Web page caption snippets:
------------------------------------

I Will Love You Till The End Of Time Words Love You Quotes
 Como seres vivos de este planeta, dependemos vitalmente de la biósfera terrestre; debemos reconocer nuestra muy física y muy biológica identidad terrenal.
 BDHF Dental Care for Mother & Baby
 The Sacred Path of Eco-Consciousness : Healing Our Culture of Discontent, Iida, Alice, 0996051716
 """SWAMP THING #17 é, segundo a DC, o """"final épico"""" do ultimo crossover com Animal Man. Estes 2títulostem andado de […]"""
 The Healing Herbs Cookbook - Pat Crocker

------------------------------------

TASK INSTRUCTIONS:
Every record here must be output exactly, word for word.

RESULT OF THIS TASK:
I Will Love You Till The End Of Time Words Love You Quotes
 Como seres vivos de este planeta, dependemos vitalmente de la biósfera terrestre; debemos reconocer nuestra muy física y muy biológica identidad terrenal.
 BDHF Dental Care for Mother & Baby
 The Sacred Path of Eco-Consciousness : Healing Our Culture of Discontent, Iida, Alice, 0996051716
 """SWAMP THING #17 é, segundo a DC, o """"final épico"""" do ultimo crossover com Animal Man. Estes 2títulostem andado de […]"""
 The Healing Herbs Cookbook - Pat Crocker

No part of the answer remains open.